Nothing but the lines from the one that contains "From a visual" through the end of the listing should appear, set down exactly.

%%

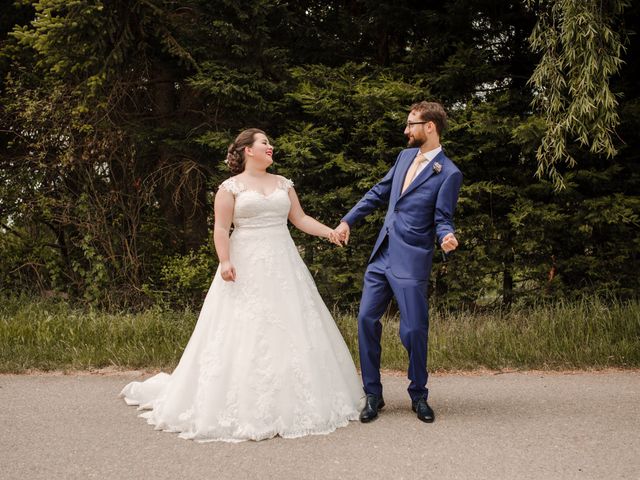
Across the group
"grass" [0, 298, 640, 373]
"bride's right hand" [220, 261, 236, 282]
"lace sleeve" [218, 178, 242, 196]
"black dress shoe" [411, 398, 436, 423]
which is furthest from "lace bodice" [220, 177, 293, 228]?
"grass" [0, 298, 640, 373]

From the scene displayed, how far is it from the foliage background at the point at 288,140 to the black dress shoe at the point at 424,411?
4032mm

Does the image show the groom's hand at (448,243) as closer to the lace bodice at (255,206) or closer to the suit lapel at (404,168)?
the suit lapel at (404,168)

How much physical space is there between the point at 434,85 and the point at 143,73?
427 cm

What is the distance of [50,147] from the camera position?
9.16 m

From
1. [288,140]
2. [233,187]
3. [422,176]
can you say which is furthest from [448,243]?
[288,140]

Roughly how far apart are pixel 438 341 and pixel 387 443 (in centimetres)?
264

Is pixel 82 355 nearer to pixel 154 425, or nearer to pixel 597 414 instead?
pixel 154 425

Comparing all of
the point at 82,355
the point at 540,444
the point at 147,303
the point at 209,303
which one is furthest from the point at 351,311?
the point at 540,444

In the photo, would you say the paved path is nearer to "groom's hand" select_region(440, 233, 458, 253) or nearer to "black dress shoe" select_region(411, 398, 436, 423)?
"black dress shoe" select_region(411, 398, 436, 423)

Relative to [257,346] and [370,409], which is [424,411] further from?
[257,346]

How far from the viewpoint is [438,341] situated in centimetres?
647

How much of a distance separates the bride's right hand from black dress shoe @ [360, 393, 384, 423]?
4.33ft

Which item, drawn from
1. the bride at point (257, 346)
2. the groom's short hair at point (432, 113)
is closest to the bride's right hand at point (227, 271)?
the bride at point (257, 346)

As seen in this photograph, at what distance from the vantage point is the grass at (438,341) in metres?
6.00
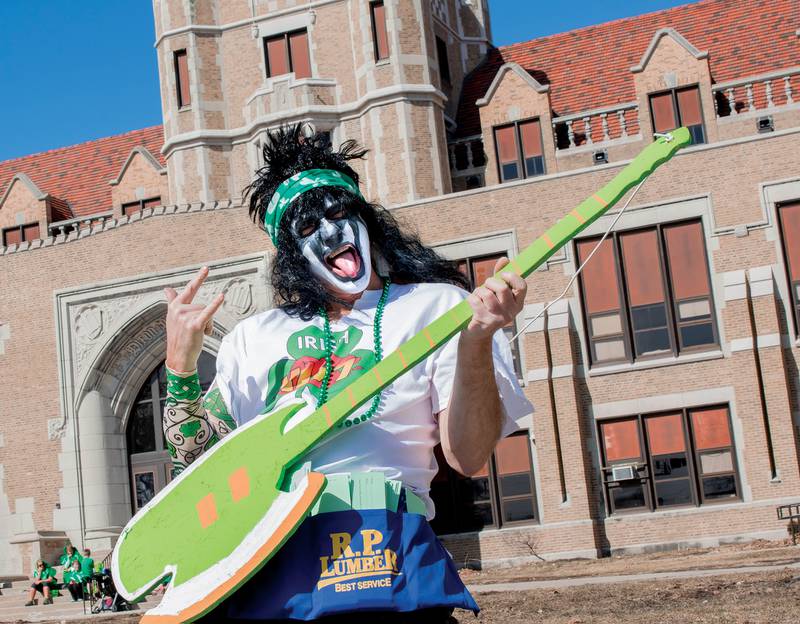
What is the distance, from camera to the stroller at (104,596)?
67.3ft

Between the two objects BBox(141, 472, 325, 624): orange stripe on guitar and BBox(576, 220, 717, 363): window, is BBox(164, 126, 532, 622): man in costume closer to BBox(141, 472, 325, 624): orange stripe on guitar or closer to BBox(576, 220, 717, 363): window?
BBox(141, 472, 325, 624): orange stripe on guitar

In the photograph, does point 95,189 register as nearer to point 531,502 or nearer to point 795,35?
point 531,502

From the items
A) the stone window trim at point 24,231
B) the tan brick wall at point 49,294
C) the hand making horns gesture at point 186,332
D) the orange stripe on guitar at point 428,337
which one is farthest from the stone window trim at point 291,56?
A: the orange stripe on guitar at point 428,337

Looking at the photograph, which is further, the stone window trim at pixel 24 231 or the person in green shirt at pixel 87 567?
the stone window trim at pixel 24 231

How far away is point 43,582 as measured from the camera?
22828mm

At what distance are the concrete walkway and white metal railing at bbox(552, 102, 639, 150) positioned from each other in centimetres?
1296

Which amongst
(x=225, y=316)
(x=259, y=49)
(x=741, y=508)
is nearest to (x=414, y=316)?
(x=741, y=508)

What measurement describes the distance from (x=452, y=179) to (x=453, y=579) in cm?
2616

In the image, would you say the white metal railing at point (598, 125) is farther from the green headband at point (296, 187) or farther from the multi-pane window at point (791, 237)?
the green headband at point (296, 187)

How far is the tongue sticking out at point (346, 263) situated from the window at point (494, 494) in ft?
66.7

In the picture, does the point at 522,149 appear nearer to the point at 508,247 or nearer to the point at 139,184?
the point at 508,247

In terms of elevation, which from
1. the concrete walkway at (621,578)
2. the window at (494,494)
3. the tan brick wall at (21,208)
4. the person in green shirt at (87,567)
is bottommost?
the concrete walkway at (621,578)

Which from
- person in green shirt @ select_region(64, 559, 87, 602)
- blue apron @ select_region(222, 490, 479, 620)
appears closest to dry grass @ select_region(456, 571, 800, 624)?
blue apron @ select_region(222, 490, 479, 620)

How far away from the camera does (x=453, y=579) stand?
8.91 ft
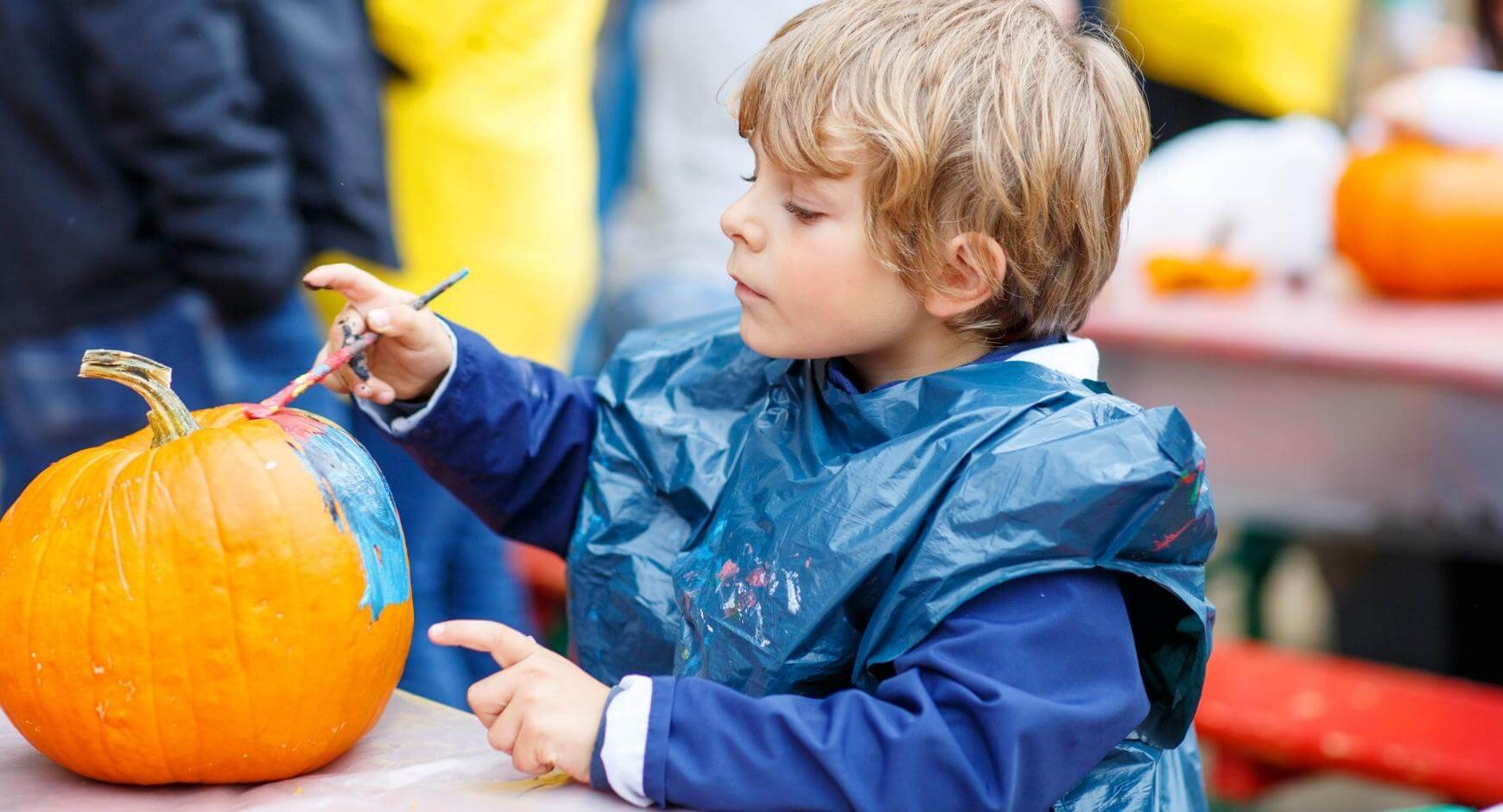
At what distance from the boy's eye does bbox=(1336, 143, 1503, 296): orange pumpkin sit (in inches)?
101

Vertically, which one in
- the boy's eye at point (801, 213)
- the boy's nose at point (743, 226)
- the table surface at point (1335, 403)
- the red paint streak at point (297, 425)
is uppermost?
the boy's eye at point (801, 213)

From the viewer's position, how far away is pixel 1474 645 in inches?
173

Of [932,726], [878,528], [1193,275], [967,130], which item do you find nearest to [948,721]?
[932,726]

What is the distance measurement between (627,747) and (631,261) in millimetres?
2359

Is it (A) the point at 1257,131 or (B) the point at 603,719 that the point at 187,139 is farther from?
(A) the point at 1257,131

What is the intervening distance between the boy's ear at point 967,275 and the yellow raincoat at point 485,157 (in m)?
1.71

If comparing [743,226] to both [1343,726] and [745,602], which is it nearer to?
[745,602]

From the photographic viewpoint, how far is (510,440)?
1.77m

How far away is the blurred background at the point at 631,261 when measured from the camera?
2.52m

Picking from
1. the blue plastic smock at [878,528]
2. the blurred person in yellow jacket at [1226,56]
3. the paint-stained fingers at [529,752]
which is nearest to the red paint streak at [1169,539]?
the blue plastic smock at [878,528]

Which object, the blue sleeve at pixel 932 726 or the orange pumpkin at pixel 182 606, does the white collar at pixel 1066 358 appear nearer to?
the blue sleeve at pixel 932 726

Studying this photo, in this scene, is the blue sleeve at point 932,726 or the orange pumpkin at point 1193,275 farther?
the orange pumpkin at point 1193,275

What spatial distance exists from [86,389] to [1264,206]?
2.89 metres

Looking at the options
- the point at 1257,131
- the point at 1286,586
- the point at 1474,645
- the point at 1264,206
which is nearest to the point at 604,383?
the point at 1264,206
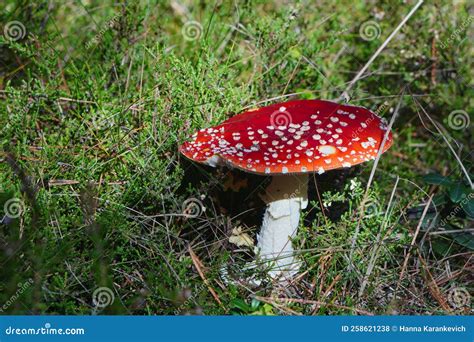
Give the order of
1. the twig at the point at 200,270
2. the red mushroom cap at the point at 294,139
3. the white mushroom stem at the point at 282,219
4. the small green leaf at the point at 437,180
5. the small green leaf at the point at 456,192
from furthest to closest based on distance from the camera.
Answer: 1. the small green leaf at the point at 437,180
2. the small green leaf at the point at 456,192
3. the white mushroom stem at the point at 282,219
4. the twig at the point at 200,270
5. the red mushroom cap at the point at 294,139

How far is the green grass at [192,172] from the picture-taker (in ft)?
8.76

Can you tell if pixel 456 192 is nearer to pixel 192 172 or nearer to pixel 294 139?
pixel 294 139

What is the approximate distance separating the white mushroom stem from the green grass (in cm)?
7

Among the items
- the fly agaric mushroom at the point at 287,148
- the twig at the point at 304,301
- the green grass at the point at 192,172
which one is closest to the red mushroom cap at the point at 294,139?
the fly agaric mushroom at the point at 287,148

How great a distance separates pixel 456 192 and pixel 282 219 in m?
1.00

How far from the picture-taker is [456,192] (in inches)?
123

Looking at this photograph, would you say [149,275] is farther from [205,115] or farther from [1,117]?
[1,117]

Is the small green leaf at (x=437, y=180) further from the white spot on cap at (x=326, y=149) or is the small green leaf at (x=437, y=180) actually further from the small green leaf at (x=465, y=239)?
the white spot on cap at (x=326, y=149)

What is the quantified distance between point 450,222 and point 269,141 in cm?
135

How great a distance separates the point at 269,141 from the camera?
2717 mm

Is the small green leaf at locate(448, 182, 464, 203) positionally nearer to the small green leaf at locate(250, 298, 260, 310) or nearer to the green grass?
the green grass

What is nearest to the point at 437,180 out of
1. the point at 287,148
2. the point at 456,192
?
the point at 456,192

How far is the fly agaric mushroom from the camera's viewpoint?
260 cm

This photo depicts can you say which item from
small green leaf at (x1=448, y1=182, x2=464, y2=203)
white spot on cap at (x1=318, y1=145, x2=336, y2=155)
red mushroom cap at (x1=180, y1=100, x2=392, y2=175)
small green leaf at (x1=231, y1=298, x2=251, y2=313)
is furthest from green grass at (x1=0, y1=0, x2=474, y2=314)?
white spot on cap at (x1=318, y1=145, x2=336, y2=155)
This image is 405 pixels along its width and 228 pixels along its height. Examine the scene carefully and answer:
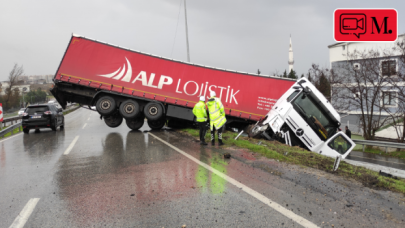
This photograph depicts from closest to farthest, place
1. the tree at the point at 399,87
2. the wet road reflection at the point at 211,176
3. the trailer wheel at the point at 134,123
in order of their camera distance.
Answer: the wet road reflection at the point at 211,176 → the trailer wheel at the point at 134,123 → the tree at the point at 399,87

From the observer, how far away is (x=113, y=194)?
474 cm

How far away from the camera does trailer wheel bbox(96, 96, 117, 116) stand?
14.8 metres

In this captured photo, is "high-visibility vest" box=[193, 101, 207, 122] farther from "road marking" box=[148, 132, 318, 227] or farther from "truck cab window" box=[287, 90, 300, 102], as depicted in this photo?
"road marking" box=[148, 132, 318, 227]

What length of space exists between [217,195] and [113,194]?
5.19ft

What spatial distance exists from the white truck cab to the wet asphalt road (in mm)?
3736

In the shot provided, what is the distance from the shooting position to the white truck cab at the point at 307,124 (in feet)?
34.9

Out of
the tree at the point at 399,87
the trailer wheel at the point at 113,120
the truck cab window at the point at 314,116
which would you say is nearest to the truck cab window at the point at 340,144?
the truck cab window at the point at 314,116

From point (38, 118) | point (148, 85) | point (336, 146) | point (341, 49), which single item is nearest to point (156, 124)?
point (148, 85)

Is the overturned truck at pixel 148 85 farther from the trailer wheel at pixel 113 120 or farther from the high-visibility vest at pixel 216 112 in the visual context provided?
the high-visibility vest at pixel 216 112

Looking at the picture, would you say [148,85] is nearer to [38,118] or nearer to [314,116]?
[38,118]

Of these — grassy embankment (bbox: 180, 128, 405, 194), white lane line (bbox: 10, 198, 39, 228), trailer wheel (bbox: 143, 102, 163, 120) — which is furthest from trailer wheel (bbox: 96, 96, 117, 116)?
white lane line (bbox: 10, 198, 39, 228)

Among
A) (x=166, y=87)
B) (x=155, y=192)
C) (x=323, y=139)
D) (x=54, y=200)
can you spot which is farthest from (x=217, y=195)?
(x=166, y=87)

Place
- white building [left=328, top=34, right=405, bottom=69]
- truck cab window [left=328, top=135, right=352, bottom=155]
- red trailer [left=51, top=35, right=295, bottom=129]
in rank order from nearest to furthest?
1. truck cab window [left=328, top=135, right=352, bottom=155]
2. red trailer [left=51, top=35, right=295, bottom=129]
3. white building [left=328, top=34, right=405, bottom=69]

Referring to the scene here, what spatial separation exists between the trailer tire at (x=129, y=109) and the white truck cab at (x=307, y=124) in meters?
6.37
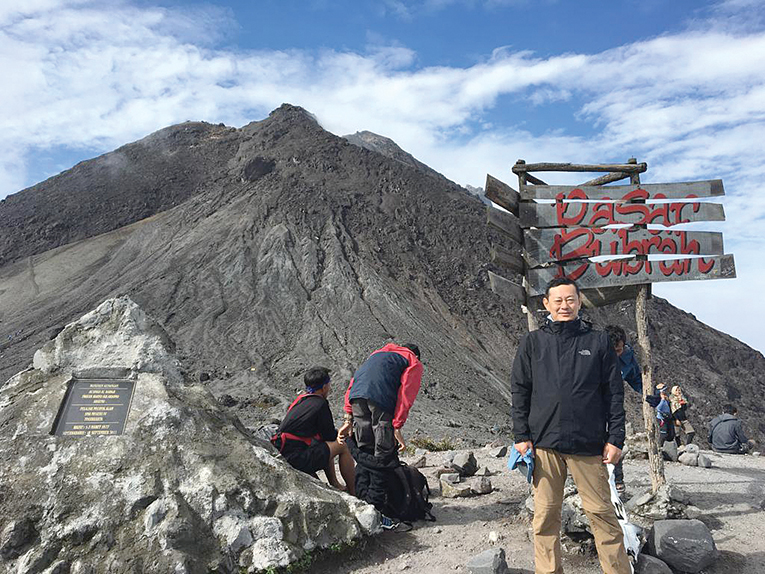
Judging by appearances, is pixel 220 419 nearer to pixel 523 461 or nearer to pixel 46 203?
pixel 523 461

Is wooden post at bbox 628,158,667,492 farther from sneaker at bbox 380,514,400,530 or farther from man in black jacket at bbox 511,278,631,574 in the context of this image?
sneaker at bbox 380,514,400,530

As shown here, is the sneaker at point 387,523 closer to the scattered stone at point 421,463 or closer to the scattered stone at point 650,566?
the scattered stone at point 650,566

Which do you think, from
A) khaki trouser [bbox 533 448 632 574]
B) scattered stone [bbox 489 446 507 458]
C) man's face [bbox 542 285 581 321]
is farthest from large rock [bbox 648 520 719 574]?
scattered stone [bbox 489 446 507 458]

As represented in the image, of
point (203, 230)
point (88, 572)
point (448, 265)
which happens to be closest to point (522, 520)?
point (88, 572)

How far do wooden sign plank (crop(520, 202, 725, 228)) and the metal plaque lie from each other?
4.30 m

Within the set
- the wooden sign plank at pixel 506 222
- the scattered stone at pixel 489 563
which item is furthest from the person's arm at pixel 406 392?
the wooden sign plank at pixel 506 222

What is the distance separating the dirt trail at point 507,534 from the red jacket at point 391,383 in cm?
101

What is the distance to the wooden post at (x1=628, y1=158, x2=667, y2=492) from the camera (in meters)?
5.83

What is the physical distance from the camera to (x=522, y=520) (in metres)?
5.25

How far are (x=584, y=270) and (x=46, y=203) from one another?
5666 centimetres

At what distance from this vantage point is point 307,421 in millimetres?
5422

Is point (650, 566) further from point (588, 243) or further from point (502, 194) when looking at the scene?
point (502, 194)

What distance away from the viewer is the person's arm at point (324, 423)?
17.9 feet

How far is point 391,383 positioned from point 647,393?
268 centimetres
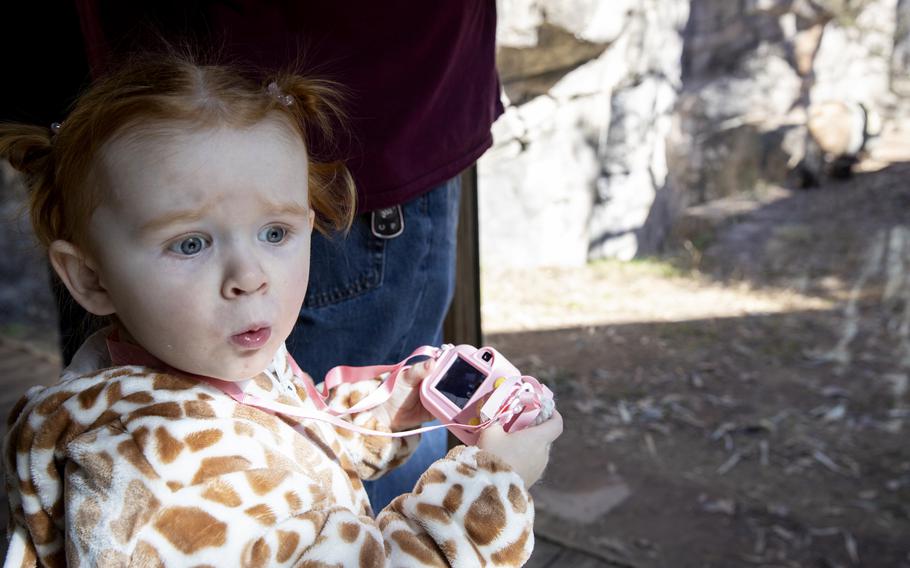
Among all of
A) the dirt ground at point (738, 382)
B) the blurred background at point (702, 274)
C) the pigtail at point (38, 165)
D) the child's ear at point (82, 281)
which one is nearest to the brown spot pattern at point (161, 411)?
the child's ear at point (82, 281)

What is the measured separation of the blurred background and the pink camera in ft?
1.54

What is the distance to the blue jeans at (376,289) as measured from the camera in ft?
3.20

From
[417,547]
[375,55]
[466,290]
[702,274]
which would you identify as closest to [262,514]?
[417,547]

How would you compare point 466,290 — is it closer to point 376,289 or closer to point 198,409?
point 376,289

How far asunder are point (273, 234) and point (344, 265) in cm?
25

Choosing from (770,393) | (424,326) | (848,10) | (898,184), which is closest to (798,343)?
(770,393)

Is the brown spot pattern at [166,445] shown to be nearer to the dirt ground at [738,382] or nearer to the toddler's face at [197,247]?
the toddler's face at [197,247]

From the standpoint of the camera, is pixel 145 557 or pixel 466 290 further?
pixel 466 290

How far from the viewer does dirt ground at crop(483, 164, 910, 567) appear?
88.1 inches

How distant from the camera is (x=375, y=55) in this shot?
0.97 metres

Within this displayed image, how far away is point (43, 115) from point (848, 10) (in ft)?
21.0

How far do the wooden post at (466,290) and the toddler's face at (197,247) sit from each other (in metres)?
0.92

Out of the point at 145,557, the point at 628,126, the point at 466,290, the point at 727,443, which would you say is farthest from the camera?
the point at 628,126

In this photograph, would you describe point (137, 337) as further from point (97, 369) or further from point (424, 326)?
point (424, 326)
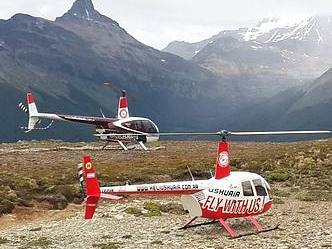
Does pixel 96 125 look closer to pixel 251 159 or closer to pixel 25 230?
pixel 251 159

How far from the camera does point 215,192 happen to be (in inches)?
1108

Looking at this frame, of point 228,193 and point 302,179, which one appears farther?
point 302,179

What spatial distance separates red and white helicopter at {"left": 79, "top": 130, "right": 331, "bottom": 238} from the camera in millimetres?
27000

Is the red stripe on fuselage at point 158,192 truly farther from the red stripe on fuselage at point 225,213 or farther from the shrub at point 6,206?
the shrub at point 6,206

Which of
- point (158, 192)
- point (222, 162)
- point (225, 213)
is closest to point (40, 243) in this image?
point (158, 192)

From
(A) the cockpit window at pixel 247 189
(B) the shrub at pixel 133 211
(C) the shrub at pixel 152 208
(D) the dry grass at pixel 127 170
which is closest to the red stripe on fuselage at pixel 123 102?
(D) the dry grass at pixel 127 170

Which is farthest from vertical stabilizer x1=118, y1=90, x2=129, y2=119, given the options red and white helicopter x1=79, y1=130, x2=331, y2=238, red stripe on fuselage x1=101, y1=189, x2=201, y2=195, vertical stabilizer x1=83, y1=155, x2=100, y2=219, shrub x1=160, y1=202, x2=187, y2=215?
vertical stabilizer x1=83, y1=155, x2=100, y2=219

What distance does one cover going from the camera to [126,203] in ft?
124

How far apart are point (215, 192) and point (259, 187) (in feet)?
10.1

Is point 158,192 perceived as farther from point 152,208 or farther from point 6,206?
point 6,206

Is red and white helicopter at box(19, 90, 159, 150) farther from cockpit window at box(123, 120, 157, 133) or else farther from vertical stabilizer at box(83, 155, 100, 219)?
vertical stabilizer at box(83, 155, 100, 219)

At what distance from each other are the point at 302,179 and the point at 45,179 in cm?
2165

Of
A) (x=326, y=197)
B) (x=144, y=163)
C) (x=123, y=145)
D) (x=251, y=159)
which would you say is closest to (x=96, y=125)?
(x=123, y=145)

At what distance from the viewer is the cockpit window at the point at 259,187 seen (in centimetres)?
2961
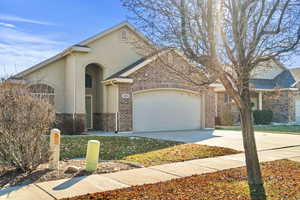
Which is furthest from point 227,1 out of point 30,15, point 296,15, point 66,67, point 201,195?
point 66,67

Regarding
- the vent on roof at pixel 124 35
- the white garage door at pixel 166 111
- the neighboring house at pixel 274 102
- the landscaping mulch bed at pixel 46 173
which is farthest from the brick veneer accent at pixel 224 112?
the landscaping mulch bed at pixel 46 173

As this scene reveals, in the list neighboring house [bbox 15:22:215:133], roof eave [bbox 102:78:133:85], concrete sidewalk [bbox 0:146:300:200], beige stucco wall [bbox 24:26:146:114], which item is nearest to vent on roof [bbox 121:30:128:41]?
neighboring house [bbox 15:22:215:133]

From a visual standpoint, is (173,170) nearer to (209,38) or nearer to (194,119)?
(209,38)

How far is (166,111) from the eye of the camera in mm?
19219

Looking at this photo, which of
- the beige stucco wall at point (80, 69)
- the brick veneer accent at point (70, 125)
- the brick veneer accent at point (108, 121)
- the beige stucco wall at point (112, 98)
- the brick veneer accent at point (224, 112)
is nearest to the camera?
the brick veneer accent at point (70, 125)

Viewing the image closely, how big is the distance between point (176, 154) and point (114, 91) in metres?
8.93

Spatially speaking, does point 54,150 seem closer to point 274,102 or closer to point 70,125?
point 70,125

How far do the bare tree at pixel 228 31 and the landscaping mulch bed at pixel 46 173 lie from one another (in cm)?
370

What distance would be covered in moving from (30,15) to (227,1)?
44.0 ft

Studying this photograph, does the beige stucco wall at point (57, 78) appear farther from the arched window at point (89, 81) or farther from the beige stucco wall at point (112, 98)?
the beige stucco wall at point (112, 98)

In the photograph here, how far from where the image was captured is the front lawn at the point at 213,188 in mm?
5340

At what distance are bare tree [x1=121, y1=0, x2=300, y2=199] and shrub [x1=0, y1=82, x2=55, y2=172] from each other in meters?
3.31

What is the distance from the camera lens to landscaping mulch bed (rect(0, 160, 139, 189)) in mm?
6516

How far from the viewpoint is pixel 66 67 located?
62.9 feet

%%

FULL ANSWER:
From a visual standpoint, is (173,170) nearer to (209,38) or nearer to (194,119)?
(209,38)

How far is (166,111) from the eye of the camera in mm?
19219

Looking at this photo, which of
- the beige stucco wall at point (80, 69)
- the brick veneer accent at point (70, 125)
- the brick veneer accent at point (108, 121)
- the beige stucco wall at point (112, 98)
- the brick veneer accent at point (224, 112)
is nearest to the camera?
the brick veneer accent at point (70, 125)

Viewing the image closely, how big is the distance between point (176, 154) and point (114, 91) in metres?
8.93

Spatially speaking, does point 54,150 seem closer to point 274,102 or closer to point 70,125?
point 70,125

How far do the bare tree at pixel 228 31 and the landscaping mulch bed at pixel 46 173 lie from one another (in cm)?
370

What distance would be covered in moving from (30,15) to (227,1)?
44.0 ft

Studying this photograph, does the beige stucco wall at point (57, 78) appear farther from the arched window at point (89, 81) or farther from the beige stucco wall at point (112, 98)?
the beige stucco wall at point (112, 98)

In the photograph here, how far from where the image was captured is the front lawn at the point at 213,188 in mm?
5340

At what distance are bare tree [x1=121, y1=0, x2=300, y2=199] and shrub [x1=0, y1=82, x2=55, y2=172] from each other in meters?
3.31

What is the distance from the camera lens to landscaping mulch bed (rect(0, 160, 139, 189)) in mm?
6516

How far from the viewpoint is pixel 66 67 located?
62.9 feet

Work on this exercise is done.